Title: Is our universe bounded or infinite?
Post by: ijaz on 06/12/2015 14:16:32
If the universe expands all the time it has to boundless but is there an upper bound or none whatsoever??
Title: Re: Is our universe bounded or infinite?
Post by: Don_1 on 06/12/2015 14:51:56
Our universe has a boundary only in that it ends where expansion ends. This 'boundary' is constantly expanding as the universe expands.
So what does it expand into? A limitless void. Boundless, infinite, call it what you will. Perhaps our universe will cease to expand when it reaches the point where there is no more dark matter to fill the spaces between the sub-atomic particles which are all that is left at the point of maximum expansion.

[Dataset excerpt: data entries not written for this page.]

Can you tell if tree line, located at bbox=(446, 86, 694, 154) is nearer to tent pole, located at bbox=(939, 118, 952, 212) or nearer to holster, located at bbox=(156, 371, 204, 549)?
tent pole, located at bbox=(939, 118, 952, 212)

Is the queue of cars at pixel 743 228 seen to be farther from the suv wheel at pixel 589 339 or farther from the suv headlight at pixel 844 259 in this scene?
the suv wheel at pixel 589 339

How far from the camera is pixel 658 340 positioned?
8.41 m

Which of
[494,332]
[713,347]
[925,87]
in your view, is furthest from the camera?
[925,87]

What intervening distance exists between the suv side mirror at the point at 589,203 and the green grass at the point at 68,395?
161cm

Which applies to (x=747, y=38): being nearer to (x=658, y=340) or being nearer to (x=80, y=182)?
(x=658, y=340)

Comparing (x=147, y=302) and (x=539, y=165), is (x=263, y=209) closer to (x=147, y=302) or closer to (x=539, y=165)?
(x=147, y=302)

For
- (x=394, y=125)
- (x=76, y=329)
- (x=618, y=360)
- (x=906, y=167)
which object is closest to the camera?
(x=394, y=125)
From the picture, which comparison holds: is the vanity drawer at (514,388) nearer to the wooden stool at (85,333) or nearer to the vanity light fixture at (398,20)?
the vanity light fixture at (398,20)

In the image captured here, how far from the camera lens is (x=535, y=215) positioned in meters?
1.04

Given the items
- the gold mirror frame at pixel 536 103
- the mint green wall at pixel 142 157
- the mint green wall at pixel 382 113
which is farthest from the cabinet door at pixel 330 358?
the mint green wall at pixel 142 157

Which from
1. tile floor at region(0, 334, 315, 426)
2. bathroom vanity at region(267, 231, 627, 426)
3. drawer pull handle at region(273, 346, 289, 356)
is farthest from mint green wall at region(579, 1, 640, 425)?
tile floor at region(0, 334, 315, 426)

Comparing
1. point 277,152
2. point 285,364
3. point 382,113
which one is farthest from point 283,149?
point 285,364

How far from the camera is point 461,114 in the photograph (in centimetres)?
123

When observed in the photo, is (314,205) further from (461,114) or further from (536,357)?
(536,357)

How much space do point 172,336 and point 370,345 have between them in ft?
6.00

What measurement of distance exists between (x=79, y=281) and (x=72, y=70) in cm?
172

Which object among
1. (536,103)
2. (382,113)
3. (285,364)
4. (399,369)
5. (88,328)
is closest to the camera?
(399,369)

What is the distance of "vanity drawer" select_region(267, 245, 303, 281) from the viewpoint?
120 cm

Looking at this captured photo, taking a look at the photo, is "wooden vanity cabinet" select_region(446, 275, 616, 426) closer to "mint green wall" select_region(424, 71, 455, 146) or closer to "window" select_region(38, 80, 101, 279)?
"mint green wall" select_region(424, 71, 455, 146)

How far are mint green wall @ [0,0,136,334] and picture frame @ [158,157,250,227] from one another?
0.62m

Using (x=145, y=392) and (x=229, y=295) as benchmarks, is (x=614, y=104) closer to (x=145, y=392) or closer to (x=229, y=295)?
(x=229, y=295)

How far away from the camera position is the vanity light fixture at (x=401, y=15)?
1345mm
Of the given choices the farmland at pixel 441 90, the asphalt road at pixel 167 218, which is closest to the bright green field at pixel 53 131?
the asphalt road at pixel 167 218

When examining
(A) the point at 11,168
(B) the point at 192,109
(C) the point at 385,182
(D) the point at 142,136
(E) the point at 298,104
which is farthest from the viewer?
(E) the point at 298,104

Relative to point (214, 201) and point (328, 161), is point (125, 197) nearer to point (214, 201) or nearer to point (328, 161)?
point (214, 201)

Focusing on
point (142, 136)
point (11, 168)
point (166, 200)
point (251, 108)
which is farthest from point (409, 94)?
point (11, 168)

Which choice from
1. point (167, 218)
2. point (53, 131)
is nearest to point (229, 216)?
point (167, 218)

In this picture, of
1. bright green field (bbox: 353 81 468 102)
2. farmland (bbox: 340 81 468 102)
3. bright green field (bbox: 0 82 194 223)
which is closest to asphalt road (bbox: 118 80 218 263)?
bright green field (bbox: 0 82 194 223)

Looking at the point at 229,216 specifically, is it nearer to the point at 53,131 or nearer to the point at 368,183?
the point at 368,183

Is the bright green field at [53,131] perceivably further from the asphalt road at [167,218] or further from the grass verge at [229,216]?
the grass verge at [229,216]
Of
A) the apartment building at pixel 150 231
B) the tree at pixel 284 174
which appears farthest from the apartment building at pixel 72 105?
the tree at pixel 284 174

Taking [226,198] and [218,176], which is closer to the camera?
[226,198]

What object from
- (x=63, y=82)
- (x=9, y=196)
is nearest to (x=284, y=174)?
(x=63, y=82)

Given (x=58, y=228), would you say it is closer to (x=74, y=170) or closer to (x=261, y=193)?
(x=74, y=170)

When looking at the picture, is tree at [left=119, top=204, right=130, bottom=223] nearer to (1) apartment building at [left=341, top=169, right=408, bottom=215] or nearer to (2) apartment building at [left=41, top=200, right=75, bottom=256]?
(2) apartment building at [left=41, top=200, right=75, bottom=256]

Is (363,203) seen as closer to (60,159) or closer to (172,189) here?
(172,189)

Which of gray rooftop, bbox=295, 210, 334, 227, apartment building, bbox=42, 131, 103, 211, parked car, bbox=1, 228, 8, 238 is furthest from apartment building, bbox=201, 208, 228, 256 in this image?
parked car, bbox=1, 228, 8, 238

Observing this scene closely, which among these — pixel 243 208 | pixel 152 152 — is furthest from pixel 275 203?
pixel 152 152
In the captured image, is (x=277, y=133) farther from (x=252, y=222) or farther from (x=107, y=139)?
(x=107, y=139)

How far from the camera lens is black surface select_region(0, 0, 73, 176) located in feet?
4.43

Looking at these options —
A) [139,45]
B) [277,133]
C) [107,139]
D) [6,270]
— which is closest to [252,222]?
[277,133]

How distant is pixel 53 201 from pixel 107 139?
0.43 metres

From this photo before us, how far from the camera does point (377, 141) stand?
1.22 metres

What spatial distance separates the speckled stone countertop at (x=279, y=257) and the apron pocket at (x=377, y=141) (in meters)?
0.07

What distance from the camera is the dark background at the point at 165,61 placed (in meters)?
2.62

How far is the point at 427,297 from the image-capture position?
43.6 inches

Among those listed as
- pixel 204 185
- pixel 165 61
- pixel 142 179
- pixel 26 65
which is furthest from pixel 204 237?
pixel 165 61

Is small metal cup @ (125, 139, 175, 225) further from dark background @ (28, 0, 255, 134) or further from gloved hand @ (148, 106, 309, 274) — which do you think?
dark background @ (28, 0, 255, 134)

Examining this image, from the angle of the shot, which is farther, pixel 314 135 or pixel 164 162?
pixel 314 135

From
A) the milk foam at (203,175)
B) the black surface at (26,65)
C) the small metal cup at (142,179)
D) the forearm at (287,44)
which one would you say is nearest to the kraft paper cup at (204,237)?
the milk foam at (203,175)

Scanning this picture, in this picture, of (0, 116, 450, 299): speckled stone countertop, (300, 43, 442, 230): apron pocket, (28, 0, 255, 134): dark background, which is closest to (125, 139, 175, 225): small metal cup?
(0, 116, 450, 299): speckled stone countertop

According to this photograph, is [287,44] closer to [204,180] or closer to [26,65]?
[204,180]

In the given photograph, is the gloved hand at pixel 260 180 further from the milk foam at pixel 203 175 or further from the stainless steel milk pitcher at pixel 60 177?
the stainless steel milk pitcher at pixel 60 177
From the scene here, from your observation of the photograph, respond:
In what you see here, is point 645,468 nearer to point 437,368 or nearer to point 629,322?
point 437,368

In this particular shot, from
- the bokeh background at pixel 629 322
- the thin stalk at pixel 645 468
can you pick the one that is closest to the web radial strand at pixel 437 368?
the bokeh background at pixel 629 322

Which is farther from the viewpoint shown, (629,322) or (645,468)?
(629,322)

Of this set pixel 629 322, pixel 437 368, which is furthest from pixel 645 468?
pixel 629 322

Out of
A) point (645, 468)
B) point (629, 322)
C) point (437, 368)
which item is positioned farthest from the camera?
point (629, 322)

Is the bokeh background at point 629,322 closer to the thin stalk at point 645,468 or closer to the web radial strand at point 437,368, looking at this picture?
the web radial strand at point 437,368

What then? My hypothesis is that all matter will then begin to collapse into a single point and whole process begins again.
As to 'maximum expansion', I think there will still be an infinite void beyond this point.
Title: Re: Is our universe bounded or infinite?
Post by: Space Flow on 07/12/2015 06:01:52
Is our universe bounded or infinite?

This reads a bit like a trick question. It's not considered either of those.
The Universe is considered flat and unbounded in all 3 physical directions.
That is not the same as infinite. Any point anywhere has a coordinate value so it cant be bounded as a 1 can always be added so it also can't be infinite. You can say any direction tends to infinity, but that still is not infinite. At the same time it is not bounded.

Is that a fraction clearer than Mud?